[start Input data]

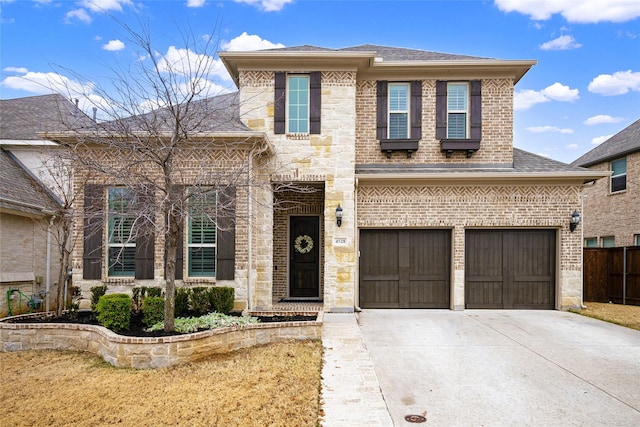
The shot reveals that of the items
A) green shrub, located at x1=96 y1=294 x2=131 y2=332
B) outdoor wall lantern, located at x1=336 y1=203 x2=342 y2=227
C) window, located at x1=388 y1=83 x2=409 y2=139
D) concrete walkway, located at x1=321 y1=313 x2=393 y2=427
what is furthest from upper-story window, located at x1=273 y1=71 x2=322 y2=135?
green shrub, located at x1=96 y1=294 x2=131 y2=332

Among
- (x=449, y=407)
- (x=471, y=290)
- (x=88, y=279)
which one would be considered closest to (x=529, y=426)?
(x=449, y=407)

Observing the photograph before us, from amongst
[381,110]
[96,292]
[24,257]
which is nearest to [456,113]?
[381,110]

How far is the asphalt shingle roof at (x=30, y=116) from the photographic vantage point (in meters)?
12.0

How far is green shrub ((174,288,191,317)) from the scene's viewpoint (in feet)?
26.9

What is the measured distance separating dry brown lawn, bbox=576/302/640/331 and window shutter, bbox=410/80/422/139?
5902mm

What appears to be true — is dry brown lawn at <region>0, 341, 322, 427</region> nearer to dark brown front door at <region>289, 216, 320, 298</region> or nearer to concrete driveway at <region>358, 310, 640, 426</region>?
concrete driveway at <region>358, 310, 640, 426</region>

[end Input data]

Goal
Render every line of the items above as a Markdown table with the columns Row and Text, numbering the rows and skipping blank lines. Leave the picture markers out.

Correct answer
| Row | Text |
|---|---|
| 1 | The shot reveals that of the items |
| 2 | A) green shrub, located at x1=96 y1=294 x2=131 y2=332 |
| 3 | B) outdoor wall lantern, located at x1=336 y1=203 x2=342 y2=227 |
| 4 | C) window, located at x1=388 y1=83 x2=409 y2=139 |
| 5 | D) concrete walkway, located at x1=321 y1=313 x2=393 y2=427 |
| 6 | what is furthest from upper-story window, located at x1=273 y1=71 x2=322 y2=135? |
| 7 | green shrub, located at x1=96 y1=294 x2=131 y2=332 |
| 8 | Among |
| 9 | - (x=449, y=407) |
| 10 | - (x=471, y=290) |
| 11 | - (x=88, y=279) |
| 12 | which one would be considered closest to (x=529, y=426)? |
| 13 | (x=449, y=407) |
| 14 | Observing the photograph before us, from amongst |
| 15 | [381,110] |
| 16 | [96,292] |
| 17 | [24,257] |
| 18 | which is nearest to [456,113]? |
| 19 | [381,110] |
| 20 | How far is the asphalt shingle roof at (x=30, y=116) from the photographic vantage point (in meters)? |
| 21 | 12.0 |
| 22 | How far is green shrub ((174,288,191,317)) from the scene's viewpoint (in feet)? |
| 23 | 26.9 |
| 24 | What is the measured distance separating dry brown lawn, bbox=576/302/640/331 and window shutter, bbox=410/80/422/139? |
| 25 | 5902mm |
| 26 | What appears to be true — is dry brown lawn at <region>0, 341, 322, 427</region> nearer to dark brown front door at <region>289, 216, 320, 298</region> or nearer to concrete driveway at <region>358, 310, 640, 426</region>? |
| 27 | concrete driveway at <region>358, 310, 640, 426</region> |